_SOURCE MATERIAL_:
━━━

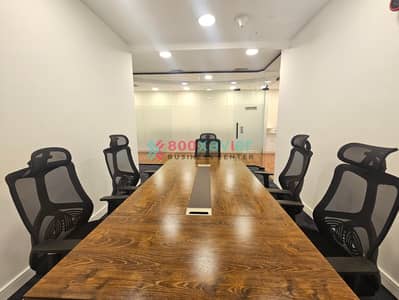 Office for Rent in Sheikh Zayed Road, Dubai - 20250422_180631. jpg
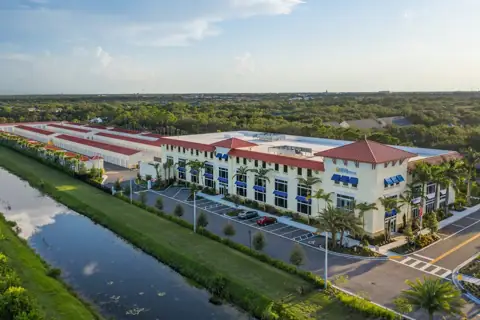 Compass Self Storage in Jupiter, FL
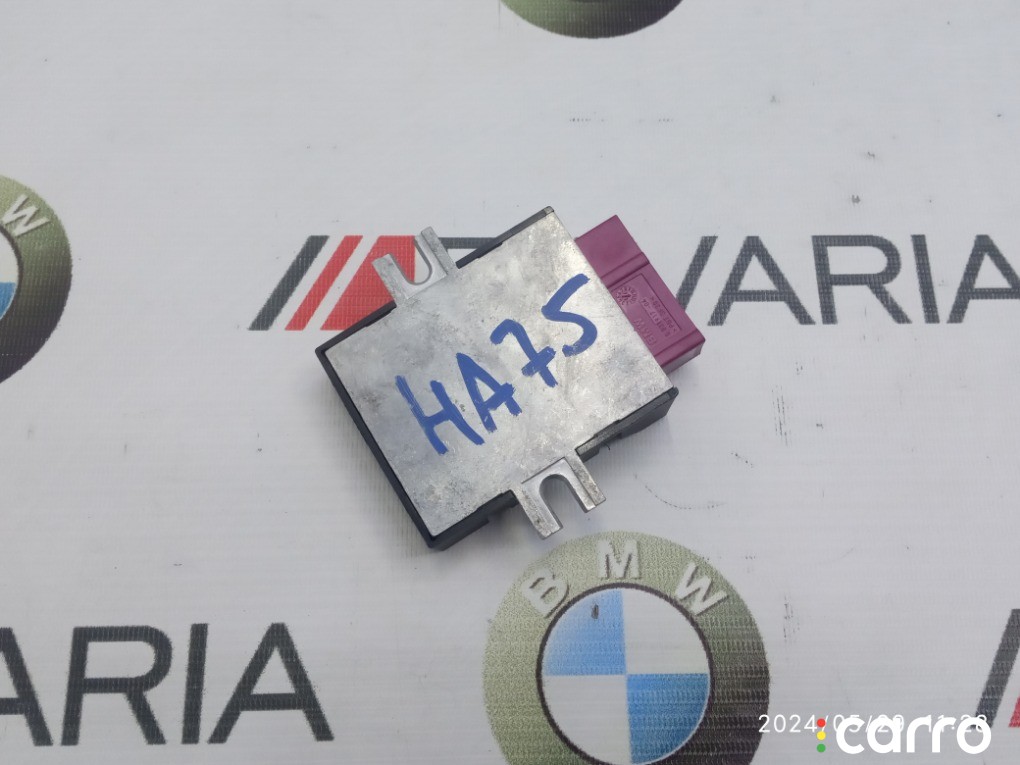 Блок насоса EKPM3 BMW 5' 528i, 16147276073, фото 2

━━━

_PROBLEM DETAILS_:
Set down all of the data word for word; no pictures belong in it.

_RESULT FOR THIS TASK_:
 Office for Rent in Sheikh Zayed Road, Dubai - 20250422_180631. jpg
 Compass Self Storage in Jupiter, FL
 Блок насоса EKPM3 BMW 5' 528i, 16147276073, фото 2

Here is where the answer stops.